E então é isso, chegamos ao fim da jornada de Dexter Morgan (Michael C. Hall) depois de 8 longos anos. Na boca, uma mistura entre o agridoce do fim e a decepção pela última temporada.
Abaixo, nossas impressões do fim de Dexter e da série num geral. Com spoilers, claro :)
“Dexter morreu depois da quarta temporada”, brada o enfurecido fã no Twitter ou rede social que o valha após o fim dessa 8ª temporada da série. Ou melhor: vem bradando desde… bem, desde o fim da quarta temporada.
O que é uma injustiça, diga-se de passagem.
Dexter não morreu depois da quarta temporada, embora a série tenha atingido um nível tão alto naquele ano que era missão complicada. Aliás, vale aqui um adendo: na verdade, a temporada de Dexter com melhor avaliação da crítica é a segunda, de acordo com o Metacritic. Logo abaixo vem, vejam só, a 7ª temporada, seguida pela 4ª, 3ª, 1ª, 5ª, 8ª e por fim a 6ª.
Seja como for, Dexter não morreu após a quarta temporada – embora nunca mais tenha sido a mesma. Mas o que aconteceu? Dexter trocou os roteiristas? Trocou o showrunner? O que aconteceu?
Originalmente, as forças criativas por trás da série eram os produtores executivos Daniel Cerone, Clyde Phillips e Melissa Rosenberg. O primeiro, deixou a série depois da 2ª temporada. Phillips e Rosenberg foram embora depois da quarta temporada, deixando o comando da série nas mãos de Chip Johannessen (co-produtor executivo de 24 Horas). Johannessen, por sua vez, só gerenciou a 5ª temporada de Dexter, deixando então Scott Buck no comando da série – situação que permanece até hoje.

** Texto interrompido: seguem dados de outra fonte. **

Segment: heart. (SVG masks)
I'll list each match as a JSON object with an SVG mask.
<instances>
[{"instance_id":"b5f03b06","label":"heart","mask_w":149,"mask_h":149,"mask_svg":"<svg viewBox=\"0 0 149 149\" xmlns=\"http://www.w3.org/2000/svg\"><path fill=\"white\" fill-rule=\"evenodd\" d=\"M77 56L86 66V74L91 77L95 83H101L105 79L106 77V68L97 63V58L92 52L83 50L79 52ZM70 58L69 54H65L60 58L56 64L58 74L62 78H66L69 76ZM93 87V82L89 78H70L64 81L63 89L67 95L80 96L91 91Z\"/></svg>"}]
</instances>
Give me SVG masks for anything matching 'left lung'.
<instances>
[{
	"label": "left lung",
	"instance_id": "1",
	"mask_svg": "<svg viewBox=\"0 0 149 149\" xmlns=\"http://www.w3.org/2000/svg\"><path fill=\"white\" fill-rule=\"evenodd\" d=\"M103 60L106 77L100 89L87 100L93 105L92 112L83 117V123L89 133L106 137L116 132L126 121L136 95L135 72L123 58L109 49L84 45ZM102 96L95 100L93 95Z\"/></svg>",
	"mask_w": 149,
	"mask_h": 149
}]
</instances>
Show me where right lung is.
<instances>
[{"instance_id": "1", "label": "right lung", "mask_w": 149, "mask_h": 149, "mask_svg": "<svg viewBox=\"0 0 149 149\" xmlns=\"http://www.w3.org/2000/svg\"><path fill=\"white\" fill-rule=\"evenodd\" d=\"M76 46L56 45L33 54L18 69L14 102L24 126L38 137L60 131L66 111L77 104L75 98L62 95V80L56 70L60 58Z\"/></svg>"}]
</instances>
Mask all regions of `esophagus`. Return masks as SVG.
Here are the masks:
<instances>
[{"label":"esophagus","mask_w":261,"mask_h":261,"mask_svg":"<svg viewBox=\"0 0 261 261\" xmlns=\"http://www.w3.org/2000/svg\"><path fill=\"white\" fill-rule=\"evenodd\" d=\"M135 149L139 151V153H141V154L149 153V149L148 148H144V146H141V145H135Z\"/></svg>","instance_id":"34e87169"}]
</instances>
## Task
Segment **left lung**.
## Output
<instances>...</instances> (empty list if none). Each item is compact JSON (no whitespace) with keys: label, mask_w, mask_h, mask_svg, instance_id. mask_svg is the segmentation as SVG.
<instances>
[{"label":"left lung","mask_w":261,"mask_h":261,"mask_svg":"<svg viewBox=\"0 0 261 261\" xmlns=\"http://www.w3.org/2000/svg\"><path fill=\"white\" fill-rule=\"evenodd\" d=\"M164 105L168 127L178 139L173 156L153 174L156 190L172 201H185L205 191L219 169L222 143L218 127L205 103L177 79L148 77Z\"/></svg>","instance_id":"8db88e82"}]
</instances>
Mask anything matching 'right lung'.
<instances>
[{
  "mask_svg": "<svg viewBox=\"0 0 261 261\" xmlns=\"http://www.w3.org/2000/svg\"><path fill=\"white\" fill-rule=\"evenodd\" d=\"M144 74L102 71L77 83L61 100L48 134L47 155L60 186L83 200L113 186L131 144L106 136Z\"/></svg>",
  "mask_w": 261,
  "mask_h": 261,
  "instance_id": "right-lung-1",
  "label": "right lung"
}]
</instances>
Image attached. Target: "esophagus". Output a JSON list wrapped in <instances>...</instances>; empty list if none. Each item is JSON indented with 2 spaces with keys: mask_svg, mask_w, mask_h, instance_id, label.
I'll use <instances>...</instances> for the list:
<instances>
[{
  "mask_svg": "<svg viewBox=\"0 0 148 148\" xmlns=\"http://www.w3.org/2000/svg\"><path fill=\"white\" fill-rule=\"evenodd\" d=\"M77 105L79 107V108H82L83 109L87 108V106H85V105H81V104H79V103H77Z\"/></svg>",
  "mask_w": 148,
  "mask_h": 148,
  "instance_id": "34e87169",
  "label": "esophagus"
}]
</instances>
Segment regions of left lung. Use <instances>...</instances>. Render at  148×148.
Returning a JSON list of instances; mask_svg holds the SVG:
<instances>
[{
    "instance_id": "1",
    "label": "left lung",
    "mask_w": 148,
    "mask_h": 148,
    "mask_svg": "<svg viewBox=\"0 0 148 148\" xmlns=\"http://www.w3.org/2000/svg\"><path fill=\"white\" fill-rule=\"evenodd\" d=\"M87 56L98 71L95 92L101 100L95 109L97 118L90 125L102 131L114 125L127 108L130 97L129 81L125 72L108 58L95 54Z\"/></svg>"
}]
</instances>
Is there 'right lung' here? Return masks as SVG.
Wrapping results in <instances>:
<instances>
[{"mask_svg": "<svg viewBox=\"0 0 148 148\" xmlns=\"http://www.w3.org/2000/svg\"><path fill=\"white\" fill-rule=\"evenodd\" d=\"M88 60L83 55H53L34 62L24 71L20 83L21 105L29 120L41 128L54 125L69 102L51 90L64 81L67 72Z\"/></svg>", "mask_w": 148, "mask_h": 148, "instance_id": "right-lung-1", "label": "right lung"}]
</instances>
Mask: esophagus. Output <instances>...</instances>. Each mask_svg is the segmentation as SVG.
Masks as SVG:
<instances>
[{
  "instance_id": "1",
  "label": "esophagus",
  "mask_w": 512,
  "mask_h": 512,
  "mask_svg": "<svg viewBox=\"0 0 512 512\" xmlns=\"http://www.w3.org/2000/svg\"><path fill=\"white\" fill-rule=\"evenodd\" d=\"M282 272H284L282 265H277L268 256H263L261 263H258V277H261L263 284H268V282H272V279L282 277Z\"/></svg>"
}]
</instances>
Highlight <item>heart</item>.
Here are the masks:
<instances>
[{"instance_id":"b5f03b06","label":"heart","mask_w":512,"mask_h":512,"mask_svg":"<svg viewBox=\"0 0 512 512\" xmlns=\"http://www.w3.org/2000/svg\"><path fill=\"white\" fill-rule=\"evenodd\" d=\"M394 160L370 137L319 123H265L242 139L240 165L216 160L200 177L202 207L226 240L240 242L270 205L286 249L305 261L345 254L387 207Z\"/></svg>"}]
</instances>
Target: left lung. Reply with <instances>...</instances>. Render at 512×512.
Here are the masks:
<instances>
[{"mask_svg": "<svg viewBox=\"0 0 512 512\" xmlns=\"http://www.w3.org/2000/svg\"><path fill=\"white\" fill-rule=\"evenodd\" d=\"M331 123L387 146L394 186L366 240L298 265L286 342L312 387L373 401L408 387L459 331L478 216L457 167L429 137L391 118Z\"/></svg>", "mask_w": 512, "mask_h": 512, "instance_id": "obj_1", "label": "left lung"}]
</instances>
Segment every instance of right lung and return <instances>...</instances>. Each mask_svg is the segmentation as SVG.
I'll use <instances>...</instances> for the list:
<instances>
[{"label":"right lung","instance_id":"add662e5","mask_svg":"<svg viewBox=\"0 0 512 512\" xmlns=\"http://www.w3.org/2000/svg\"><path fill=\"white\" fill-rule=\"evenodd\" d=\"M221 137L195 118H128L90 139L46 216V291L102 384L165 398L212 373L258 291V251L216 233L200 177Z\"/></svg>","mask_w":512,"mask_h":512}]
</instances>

“Então quer dizer que a culpa é desse mano Buck aí e dos outros que saíram?” – Não necessariamente. Buck participou de produções como Rome e Six Feet Under, além de ser nomeado ao prêmio anual do Sindicato dos Roteiristas dos EUA pelo seu trabalho em Dexter, enquanto Melissa Rosenberg escreveu o roteiro do primeiro Crepúsculo. Porém, parece lógico acreditar que a saída das três cabeças principais do projeto iria abrir vaga para cabeças não-tão-principais assim ganharem espaço e talvez a troca de ideias não foi rentável para o seriado. Talvez Buck não tinha roteiristas à altura, talvez não tinha confiança da emissora, talvez não sabia o que fazer enquanto showrunner. Nunca saberemos.
Com problemas nos bastidores ou não, Dexter acabou se tornando um grande exemplo de uma série que se perdeu sozinha, poeticamente como seu personagem também se perdeu.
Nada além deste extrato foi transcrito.